Regular Via Meadia readers know that the Arab Spring has been a lot messier than the starry-eyed press portrayals that accompanied its advent. From repression of minorities, to marginalization of liberals, to disempowerment of women, to an alarming rise in the political power of Islamists and anti-semites, the revolutions sweeping the Arab world have not proved to be the promised portent of freedom, democracy and world peace. In most cases, the jury is still out–as Henry Kissinger reminds us in The Washington Post:
The Arab Spring is widely presented as a regional, youth-led revolution on behalf of liberal democratic principles. Yet Libya is not ruled by such forces; it hardly continues as a state. Neither is Egypt, whose electoral majority (possibly permanent) is overwhelmingly Islamist. Nor do democrats seem to predominate in the Syrian opposition. The Arab League consensus on Syria is not shaped by countries previously distinguished by the practice or advocacy of democracy. Rather, it largely reflects the millennium-old conflict between Shiite and Sunni and an attempt to reclaim Sunni dominance from a Shiite minority. It is also precisely why so many minority groups, such as Druzes, Kurds and Christians, are uneasy about regime change in Syria.

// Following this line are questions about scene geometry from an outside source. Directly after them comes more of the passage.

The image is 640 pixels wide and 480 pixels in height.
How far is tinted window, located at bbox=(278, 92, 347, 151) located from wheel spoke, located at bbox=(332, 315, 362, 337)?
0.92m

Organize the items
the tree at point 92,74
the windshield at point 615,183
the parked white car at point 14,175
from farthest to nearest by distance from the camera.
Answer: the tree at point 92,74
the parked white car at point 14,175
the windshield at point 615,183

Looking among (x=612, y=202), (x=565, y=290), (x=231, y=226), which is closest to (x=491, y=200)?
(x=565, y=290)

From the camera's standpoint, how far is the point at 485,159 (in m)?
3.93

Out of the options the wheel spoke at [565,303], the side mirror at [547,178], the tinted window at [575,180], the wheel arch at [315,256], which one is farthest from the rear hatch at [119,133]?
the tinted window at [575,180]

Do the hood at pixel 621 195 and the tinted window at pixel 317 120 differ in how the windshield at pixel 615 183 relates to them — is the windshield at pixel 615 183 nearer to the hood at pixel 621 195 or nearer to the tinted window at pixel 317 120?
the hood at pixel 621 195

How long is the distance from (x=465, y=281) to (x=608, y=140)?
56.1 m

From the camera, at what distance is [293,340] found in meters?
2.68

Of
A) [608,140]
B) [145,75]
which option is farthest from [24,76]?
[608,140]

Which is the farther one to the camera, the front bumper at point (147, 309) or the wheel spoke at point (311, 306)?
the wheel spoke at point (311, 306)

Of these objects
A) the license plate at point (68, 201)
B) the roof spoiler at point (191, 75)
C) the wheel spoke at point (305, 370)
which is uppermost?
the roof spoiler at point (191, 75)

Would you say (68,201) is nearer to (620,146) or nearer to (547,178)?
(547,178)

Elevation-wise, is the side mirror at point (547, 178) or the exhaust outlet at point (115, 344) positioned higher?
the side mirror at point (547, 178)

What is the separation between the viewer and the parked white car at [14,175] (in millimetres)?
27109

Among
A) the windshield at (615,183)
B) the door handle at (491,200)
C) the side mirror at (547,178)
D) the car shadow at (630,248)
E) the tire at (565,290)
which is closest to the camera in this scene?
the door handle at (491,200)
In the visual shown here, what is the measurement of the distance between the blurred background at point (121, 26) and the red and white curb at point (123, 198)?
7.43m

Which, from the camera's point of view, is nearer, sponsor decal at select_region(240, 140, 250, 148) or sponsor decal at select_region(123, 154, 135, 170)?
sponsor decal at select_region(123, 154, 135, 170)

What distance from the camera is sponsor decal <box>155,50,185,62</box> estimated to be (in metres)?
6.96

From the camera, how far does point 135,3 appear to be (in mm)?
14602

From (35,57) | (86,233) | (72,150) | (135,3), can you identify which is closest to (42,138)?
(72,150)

The confluence of many disparate grievances avowing general slogans is not yet a democratic outcome… The more fragmented a society grows, the greater the temptation to foster unity by appeals to a vision of a merged nationalism and Islamism targeting Western values.
The people of each of the countries involved are slowly figuring out how to chart their new course, and we in the US will not always be enamored of their choices. In the end, as Kissinger rightly notes, “The revolution will have to be judged by its destination, not its origin; its outcome, not its proclamations.” That is a sobering but necessary insight for any future US foreign policy in the region.
It would be a lovely world if America’s foreign policy problems were dissolved in waves of good feeling as democrats everywhere threw off their chains and embraced American ideas and values as their own. For the time being, however, we probably should make foreign policy on the assumption that this won’t be happening anytime soon.